Nest and merge new videos, and preset new video titles

接口测试面试题及参考答案,轻松拿捏面试官
Interview answering skills for software testing
Automated testing problems you must understand, boutique summary

几款开源自动化测试框架优缺点对比你知道吗?

ucore lab5用户进程管理 实验报告
Future trend and planning of software testing industry
软件测试工作太忙没时间学习怎么办?
软件测试面试要问的性能测试术语你知道吗?
随机推荐
遇到程序员不修改bug时怎么办?我教你
C4D quick start tutorial - Introduction to software interface
CSAPP家庭作業答案7 8 9章
Don't you even look at such a detailed and comprehensive written software test question?
软件测试方法有哪些?带你看点不一样的东西
What are the software testing methods?
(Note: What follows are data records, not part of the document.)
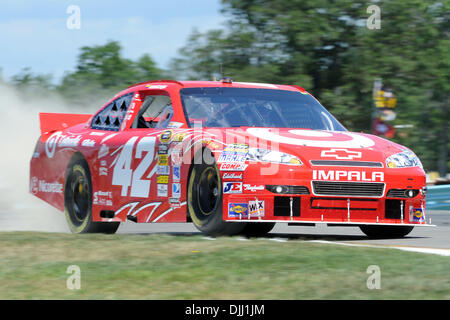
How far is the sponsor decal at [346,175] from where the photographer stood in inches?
317

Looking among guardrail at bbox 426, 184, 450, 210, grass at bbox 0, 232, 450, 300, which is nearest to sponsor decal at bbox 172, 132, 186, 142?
grass at bbox 0, 232, 450, 300

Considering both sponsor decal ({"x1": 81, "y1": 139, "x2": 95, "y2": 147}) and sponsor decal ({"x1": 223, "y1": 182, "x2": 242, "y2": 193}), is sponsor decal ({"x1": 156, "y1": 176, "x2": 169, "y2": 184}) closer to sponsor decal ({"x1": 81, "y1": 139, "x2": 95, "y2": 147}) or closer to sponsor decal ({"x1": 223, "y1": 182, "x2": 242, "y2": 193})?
sponsor decal ({"x1": 223, "y1": 182, "x2": 242, "y2": 193})

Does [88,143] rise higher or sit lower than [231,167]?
higher

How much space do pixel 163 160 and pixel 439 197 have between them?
30.9 feet

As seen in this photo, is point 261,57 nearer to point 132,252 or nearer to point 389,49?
point 389,49

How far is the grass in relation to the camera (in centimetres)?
521

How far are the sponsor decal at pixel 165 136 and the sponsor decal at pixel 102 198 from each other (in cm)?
101

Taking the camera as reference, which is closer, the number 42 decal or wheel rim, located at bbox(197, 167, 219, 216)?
wheel rim, located at bbox(197, 167, 219, 216)

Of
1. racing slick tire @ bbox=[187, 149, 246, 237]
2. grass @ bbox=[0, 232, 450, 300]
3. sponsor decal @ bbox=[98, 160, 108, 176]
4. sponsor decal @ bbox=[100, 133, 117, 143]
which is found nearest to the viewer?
grass @ bbox=[0, 232, 450, 300]

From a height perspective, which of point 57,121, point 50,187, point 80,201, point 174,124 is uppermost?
point 57,121

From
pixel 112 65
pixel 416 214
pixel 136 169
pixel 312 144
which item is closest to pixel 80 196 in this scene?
pixel 136 169

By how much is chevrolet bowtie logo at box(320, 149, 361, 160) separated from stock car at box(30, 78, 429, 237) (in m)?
0.01

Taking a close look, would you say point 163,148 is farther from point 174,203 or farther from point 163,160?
point 174,203

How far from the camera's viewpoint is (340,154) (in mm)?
8180
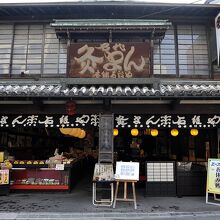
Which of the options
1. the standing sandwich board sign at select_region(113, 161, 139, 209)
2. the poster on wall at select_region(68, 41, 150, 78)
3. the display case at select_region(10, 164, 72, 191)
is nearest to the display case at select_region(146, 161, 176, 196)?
the standing sandwich board sign at select_region(113, 161, 139, 209)

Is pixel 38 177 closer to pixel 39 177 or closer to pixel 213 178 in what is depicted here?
pixel 39 177

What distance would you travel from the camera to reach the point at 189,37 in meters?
15.4

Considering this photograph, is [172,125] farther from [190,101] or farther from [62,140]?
[62,140]

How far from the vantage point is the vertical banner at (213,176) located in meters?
Answer: 11.3

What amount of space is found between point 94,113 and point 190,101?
416cm

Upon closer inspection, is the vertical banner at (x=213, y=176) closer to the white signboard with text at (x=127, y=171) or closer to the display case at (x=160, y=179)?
the display case at (x=160, y=179)

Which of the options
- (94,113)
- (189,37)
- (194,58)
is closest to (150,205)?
(94,113)

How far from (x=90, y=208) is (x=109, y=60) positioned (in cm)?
687

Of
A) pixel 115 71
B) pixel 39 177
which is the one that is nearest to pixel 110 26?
pixel 115 71

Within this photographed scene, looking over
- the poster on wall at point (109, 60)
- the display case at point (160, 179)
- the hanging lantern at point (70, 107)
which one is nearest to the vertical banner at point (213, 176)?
the display case at point (160, 179)

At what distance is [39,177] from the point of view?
43.9 ft

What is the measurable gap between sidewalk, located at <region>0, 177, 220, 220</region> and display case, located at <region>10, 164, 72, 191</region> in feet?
1.62

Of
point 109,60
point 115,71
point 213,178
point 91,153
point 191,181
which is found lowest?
point 191,181

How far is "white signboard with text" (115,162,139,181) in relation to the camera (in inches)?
420
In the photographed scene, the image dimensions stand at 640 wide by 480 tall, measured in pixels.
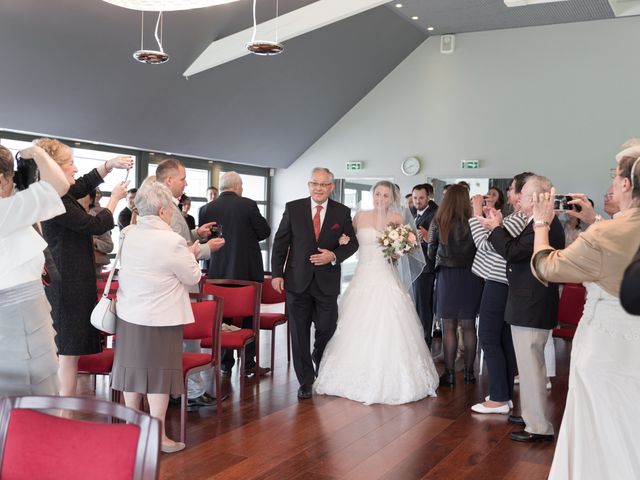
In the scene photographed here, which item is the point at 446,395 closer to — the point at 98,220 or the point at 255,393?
the point at 255,393

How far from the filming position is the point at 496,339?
486 centimetres

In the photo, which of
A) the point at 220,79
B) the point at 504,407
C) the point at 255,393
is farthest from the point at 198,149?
the point at 504,407

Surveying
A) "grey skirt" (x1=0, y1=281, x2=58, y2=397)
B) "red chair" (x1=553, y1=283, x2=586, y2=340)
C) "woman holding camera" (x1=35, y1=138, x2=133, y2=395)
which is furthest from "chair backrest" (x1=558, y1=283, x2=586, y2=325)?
"grey skirt" (x1=0, y1=281, x2=58, y2=397)

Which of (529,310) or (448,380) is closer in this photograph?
(529,310)

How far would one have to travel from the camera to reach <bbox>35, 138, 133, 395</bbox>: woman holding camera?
3.68 metres

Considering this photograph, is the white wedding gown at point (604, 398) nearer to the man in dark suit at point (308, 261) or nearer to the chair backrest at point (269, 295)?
the man in dark suit at point (308, 261)

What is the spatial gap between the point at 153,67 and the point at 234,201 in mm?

Show you something different
JDBC介绍
Express
Global and Chinese market of goat milk powder 2022-2028: Research Report on technology, participants, trends, market size and share
DVWA exercise 05 file upload file upload
線程及線程池
CSAPP homework answers chapter 789
Capitalize the title of leetcode simple question
Global and Chinese market of barrier thin film flexible electronics 2022-2028: Research Report on technology, participants, trends, market size and share
Install and run tensorflow object detection API video object recognition system of Google open source
如何成为一个好的软件测试员?绝大多数人都不知道的秘密
Brief description of compiler optimization level
Investment should be calm
Sorting odd and even subscripts respectively for leetcode simple problem
How to transform functional testing into automated testing?